For Chicago Dad parenting means learning how to fall off a horse

 
 

By Christopher Garlington

Contributor
 

Falling off a horse is not easy. In fact, mankind has developed highly effective defenses against it: the saddle, the stirrup and the La-Z-Boy. Still, some brave men may find themselves in the outrageous position of being atop a moving horse in a saddle neglecting its most important duty (staying attached) while barreling down a steep trail through a herd of micro-equestrians to save their only son from certain death.

Or, as I like to call it, Scouts.

For these men, I offer the following systematic guide to sudden dismount.

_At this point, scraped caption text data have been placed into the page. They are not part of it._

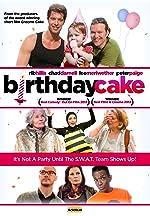 Birthday Cake(1970)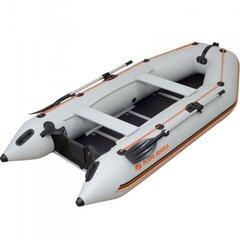Pripučiama PVC valtis Kolibri KM-330D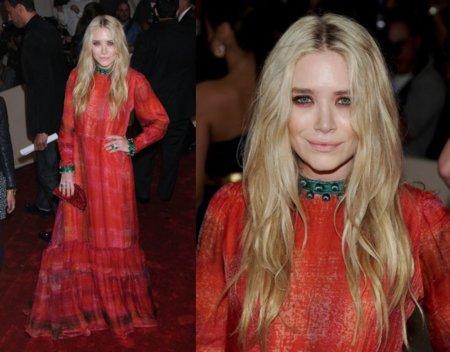 Olsen estilo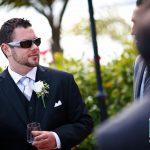 201303-easter-wedding-tikitano-0003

STEP 1: Be sure to misunderstand your disaffected teen wrangler’s instructions:

“Dude, check it out: the hay didn’t show up, so the horses are really hungry. Don’t let them eat on the trail, it makes them sick. If your horse tries to eat anything, just pull back on the reins gently or it’ll bolt and the horses will freak out and run.”

STEP 2: Steadfastly ignore the teen cowboy’s admonition to check the cinch on your saddle, thinking, Idiot kid, I’m a grown man. I’m from Alabama. I know how to ride a horse!

STEP 3: Watch in horror as your son, allowing his horse to gnaw through an evergreen, is told to NOT LET THAT %$#@ HORSE EAT THAT TREE, and then, embarrassed, jerk the reins backward, which, to a starving horse, means RUN!

STEP 4: With misplaced heroism and a wild misunderstanding of equestrianism, kick your heels into the flanks of your unstable steed, causing you to lurch into warp drive, spurring the other horses to gallop breakneck down the trail with their screaming Cub Scouts and screaming Cub Scout leaders.

STEP 5: Watch in horror as your child is hurled into the air.

STEP 6: Be sure to arrange the rest of your troop with an unobstructed view as your maniacal mustang hurtles toward a tree as your loose saddle rolls you from high-noon to 3:45.

STEP 7: Teach the scouts some new words.

STEP 8: Your horse will skid to a stop, with you pointed at the ground like a kickstand.

Now you fall off the horse.

As you stand to uproarious laughter and applause, tearfully receive your bruised dependent, who runs up to you with unbridled joy, saying “OH MY GOD, I FELL OFF A HORSE! DO I GET A BADGE?”